▶ **Tarefas a realizar**
1. Com base no texto sobre o Memorando, responda:
(a) Que quebra do investimento se registou entre 2010 e 2014, e que quebra se esperava?
(b) Com que década é comparada a escala da nova emigração?
(c) Quantos desempregados apoiados havia em dezembro de 2014?
2. Extraia do texto sobre o Memorando, sem qualquer alteração, o trecho que começa em “Pelo caminho, ficou” e termina em “das políticas seguidas.”.

▶ **Documento de origem**
⟨

Fracasso na substituição do “motor” interno e na aposta do mercado externo. Ao apostar num desincentivo dos sectores não transaccionáveis, o Memorando desenhou as suas políticas para uma quebra do consumo privado e dos gastos públicos, a qual – ao cortar fortemente os rendimentos dos assalariados e pensionistas – conduziu a esse fim. Tal como previsto, o consumo privado sofreu o maior ataque. Mas a descida do investimento foi bem mais pronunciada do que a troika e o Governo esperaram. Entre 2010 e 2014 registou-se uma quebra de 20% do investimento, quando se esperava que fosse apenas de 5%, um valor que deveria manter o emprego em níveis bem mais sustentáveis. Veja-se o que aconteceu em milhões de euros às diversas variáveis económicas:
E essa diferença explica a subida abrupta da taxa de desemprego e das novas facetas desse fenómeno, bem acima do que era esperado. À medida que o ajustamento foi sendo feito, acumulando largas faixas populacionais no desemprego, os desempregados apoiados foram deixando de o ser e grande parte deles acabou mesmo por abandonar o mercado de trabalho, não tendo mesmo perspectivas de voltar a encontrar um emprego, deixando de procurar emprego e dando fôlego a uma nova emigração, em escala semelhante à verificada na década de 60.
Pelo caminho, ficou portanto um lastro de mais de 1,4 milhões de pessoas afastadas do mercado de trabalho (não contando com uns 200 mil emigrantes permanentes), o que corresponde a uma taxa de desemprego superior a 20% da população activa, um enorme “exército de reserva” que contribuiu para estabilizar em baixa a quebra verificada dos rendimentros salariais e dos pensionistas. Retenha-se ainda que apenas uma pequena parte desta multidão de desempregados está presentemente a ser apoiada. Em dezembro de 2014, os desempregados apoiados eram 306.062 pessoas, dos quais 60 mil com subsídio social de desemprego, e com o valor médio de subsídio a reduzir-se, fruto das políticas seguidas.

⟩

▶ **Dados fornecidos**
⟨

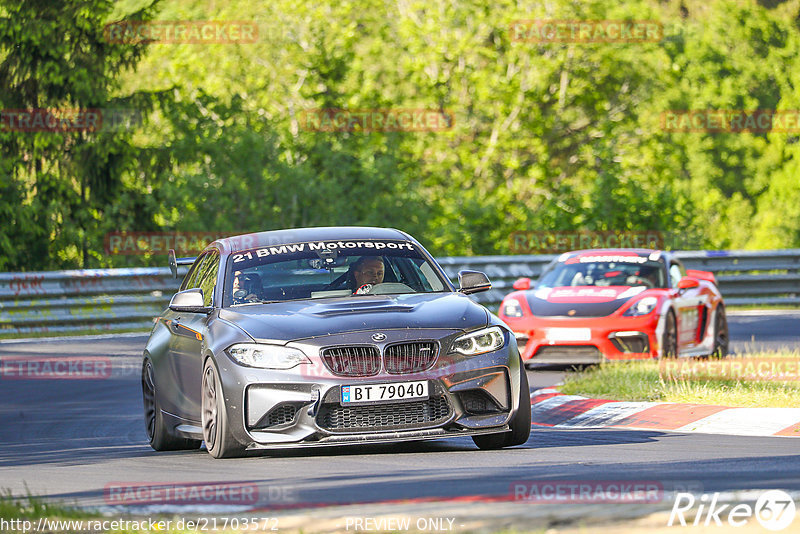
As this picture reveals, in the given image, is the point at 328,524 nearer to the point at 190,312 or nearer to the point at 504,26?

⟩

▶ **Respostas às tarefas**
1.
(a) Registou-se uma quebra de 20%, quando se esperava apenas 5%.
(b) Com a década de 60.
(c) 306.062 pessoas.

2.
Pelo caminho, ficou portanto um lastro de mais de 1,4 milhões de pessoas afastadas do mercado de trabalho (não contando com uns 200 mil emigrantes permanentes), o que corresponde a uma taxa de desemprego superior a 20% da população activa, um enorme “exército de reserva” que contribuiu para estabilizar em baixa a quebra verificada dos rendimentros salariais e dos pensionistas. Retenha-se ainda que apenas uma pequena parte desta multidão de desempregados está presentemente a ser apoiada. Em dezembro de 2014, os desempregados apoiados eram 306.062 pessoas, dos quais 60 mil com subsídio social de desemprego, e com o valor médio de subsídio a reduzir-se, fruto das políticas seguidas.